Conclusa a Casal di Principe la terza scuola di giornalismo investigativo.

Si è svolta nei giorni scorsi a Casal di Principe la terza edizione della “summer school” di giornalismo investigativo organizzato dall’Ucsi di Caserta e da Agrorinasce. E’ una iniziativa che già dal prossimo anno diventerà stabile che diventerà stabile in questi luoghi e coinvolgerà giornalisti, scuole e associazioni del territorio.

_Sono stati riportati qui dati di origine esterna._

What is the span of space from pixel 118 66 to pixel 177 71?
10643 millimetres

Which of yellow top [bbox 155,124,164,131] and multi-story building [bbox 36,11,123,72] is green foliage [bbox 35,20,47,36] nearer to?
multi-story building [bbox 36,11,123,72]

Intanto la “tre giorni” del 2017 è terminata con una sessione di approfondimento dedicata a Don Peppe Diana, parroco ucciso il 19 marzo del 1994, giorno del suo onomastico, anima di un movimento crescente di resistenza anticamorra. Augusto Di Meo, testimone dell'omicidio ha raccontato dell’omicidio, i cinque colpi esplosi contro il volto di Don Diana, da un uomo che era stato accompagnato in sacristia. L'informazione è stata parte integrante della "resistenza anticamorra" realizzata a Casal di Principe ma allo stesso tempo strumento di depistaggi e calunnie, per raccontare un movente passionale inesistente.

Un programma intenso quello della scuola, che ha approfondito anche il caso del presidente dell'Eni Mattei, spiegato dal procuratore Calia, coordinatore della terza indagine, quella che ha fatto luce sulla la morte di Mattei come omicidio deliberato. La seconda giornata ha approfondito con al tre testimonianze la storia di due giornaliste uccise all’estero. Quella di Ilaria Alpi che “è stata uccisa per il suo lavoro -ha detto Luciano Scalettari di Famiglia Cristiana;- le hanno messo un bavaglio di morte perché le cose su cui stava indagando avrebbero portato molto sconquasso nell'Italia di allora". E quella di Maria Grazia Cutuli uccisa dai talebani in Afghanistan. Il 9 novembre prossimo si terrà l'udienza del processo avviato dopo 15 anni lo scorso anno, ricorda l'inviato di guerra Fausto Biloslavo, senza nascondere di nutrire poca speranza, a distanza di tempo, di arrivare a un risultato. “I giornalisti sono nel mirino” ha detto Biloslavo, ricordando che dal 2001 al 2015 sono 354 giornalisti uccisi, 74 nel 2016 e 24 nel 2017. Sono, invece, 188 in carcere.

Tre sessioni sono state dedicate alle stragi di Falcone e Borsellino e alla lotta antimafia, con l’esperienza dei giornalisti Toni Mira di Avvenire e Antonio Roccuzzo di La7, e di chi con Falcone e Borsellino ha lavorato.
L’eredità di Falcone e Borsellino non è quantificabile. Lo è quella della persona più ricca del mondo ma la loro no. Perché è immateriale ed è di una tale nobiltà che è destinata a non morire mai”, ha detto Giuseppe Ayala, pubblico ministero al maxiprocesso di Palermo. E l’ex ministro di grazia e giustizia Claudio Martelli ha ripercorso gli anni in cui chiamò Falcone a Roma, al Ministero e di quando gli affidò la Procura nazionale antimafia, ma anche le voci che si scagliarono contro Falcone in più momenti, gli ostacoli e le resistenze verso alcune scelte maturati in ambienti politici e giudiziari.